* _Direction_: Copy the lines below verbatim, starting at the line containing "How big is the" and ending at the line containing "521 centimetres", with both of those lines included.

* _Dataset extract_:
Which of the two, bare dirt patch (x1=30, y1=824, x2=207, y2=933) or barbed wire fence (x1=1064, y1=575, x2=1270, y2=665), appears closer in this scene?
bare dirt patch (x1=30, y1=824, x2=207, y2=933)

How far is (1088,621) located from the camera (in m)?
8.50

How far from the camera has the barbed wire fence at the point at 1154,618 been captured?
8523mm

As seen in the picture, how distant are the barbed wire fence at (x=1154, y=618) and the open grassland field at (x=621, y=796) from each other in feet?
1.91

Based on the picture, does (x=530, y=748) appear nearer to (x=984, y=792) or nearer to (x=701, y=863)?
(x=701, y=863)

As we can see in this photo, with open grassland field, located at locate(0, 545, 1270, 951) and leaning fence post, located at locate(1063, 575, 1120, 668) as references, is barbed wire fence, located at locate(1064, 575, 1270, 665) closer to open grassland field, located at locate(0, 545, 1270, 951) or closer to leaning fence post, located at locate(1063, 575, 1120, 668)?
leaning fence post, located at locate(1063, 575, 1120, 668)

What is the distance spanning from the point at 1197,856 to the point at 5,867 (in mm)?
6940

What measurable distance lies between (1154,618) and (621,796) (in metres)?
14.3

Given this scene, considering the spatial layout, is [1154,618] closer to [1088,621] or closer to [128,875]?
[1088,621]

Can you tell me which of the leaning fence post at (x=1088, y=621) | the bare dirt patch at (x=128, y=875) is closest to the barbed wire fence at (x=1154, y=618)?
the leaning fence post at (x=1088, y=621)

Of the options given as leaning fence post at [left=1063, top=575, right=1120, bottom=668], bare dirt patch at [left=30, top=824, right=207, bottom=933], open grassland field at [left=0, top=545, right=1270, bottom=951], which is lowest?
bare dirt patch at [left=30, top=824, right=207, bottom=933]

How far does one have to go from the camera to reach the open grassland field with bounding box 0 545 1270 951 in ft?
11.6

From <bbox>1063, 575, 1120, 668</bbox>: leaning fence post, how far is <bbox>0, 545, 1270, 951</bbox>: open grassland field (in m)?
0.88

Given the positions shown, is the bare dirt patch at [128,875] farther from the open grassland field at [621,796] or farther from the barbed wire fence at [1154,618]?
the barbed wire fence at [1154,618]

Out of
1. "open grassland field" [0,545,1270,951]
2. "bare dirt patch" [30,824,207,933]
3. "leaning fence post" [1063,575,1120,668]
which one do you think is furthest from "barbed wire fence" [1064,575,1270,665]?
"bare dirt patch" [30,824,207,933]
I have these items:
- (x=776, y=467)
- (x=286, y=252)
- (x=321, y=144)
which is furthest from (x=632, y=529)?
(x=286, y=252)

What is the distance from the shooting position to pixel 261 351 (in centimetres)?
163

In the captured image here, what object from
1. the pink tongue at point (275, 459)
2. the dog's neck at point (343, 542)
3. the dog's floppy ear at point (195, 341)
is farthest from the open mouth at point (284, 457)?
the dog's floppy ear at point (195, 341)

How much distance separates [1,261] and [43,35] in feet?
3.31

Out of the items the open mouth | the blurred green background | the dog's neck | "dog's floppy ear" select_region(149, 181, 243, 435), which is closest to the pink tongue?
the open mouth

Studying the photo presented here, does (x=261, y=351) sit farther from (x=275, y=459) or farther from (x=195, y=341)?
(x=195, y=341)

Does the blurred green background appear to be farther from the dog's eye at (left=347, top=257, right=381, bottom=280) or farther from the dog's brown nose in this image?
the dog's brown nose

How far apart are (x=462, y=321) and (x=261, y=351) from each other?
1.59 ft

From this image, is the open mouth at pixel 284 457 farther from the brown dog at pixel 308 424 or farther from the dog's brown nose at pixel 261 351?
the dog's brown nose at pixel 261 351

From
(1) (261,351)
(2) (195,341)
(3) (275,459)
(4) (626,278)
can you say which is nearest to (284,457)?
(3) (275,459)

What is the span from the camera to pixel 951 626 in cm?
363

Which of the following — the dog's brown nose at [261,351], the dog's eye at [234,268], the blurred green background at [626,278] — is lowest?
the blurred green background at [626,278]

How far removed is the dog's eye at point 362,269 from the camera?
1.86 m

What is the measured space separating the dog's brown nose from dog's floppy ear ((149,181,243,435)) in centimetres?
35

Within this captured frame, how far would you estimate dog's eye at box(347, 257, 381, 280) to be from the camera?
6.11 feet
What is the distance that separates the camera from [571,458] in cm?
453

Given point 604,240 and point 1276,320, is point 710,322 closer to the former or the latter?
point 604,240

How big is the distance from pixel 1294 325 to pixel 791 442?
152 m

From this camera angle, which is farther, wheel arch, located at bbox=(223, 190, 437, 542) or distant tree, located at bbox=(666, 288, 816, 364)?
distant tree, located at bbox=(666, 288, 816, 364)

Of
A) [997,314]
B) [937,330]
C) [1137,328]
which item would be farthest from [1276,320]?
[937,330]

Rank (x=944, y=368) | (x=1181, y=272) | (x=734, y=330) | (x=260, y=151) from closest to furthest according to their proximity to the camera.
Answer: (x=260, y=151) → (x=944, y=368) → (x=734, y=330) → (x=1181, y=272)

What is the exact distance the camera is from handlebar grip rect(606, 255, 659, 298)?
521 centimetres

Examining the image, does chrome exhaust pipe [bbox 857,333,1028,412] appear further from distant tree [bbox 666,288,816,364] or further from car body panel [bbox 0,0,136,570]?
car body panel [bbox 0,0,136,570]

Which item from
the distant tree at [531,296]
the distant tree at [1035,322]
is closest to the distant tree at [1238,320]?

* _The answer_:
How big is the distance from pixel 1294 325 to pixel 791 442?
152 m

From this camera angle, which is farther, wheel arch, located at bbox=(223, 190, 437, 542) or distant tree, located at bbox=(666, 288, 816, 364)?
distant tree, located at bbox=(666, 288, 816, 364)

Of
A) [997,314]
B) [937,330]
C) [1137,328]
which item would be farthest from [1276,320]?
[937,330]

Rank (x=944, y=368) | (x=1181, y=272) | (x=734, y=330) | (x=260, y=151) from closest to furthest according to their proximity to the camera.
Answer: (x=260, y=151) → (x=944, y=368) → (x=734, y=330) → (x=1181, y=272)

What is the exact distance the camera is from handlebar grip rect(606, 255, 659, 298)?
521 centimetres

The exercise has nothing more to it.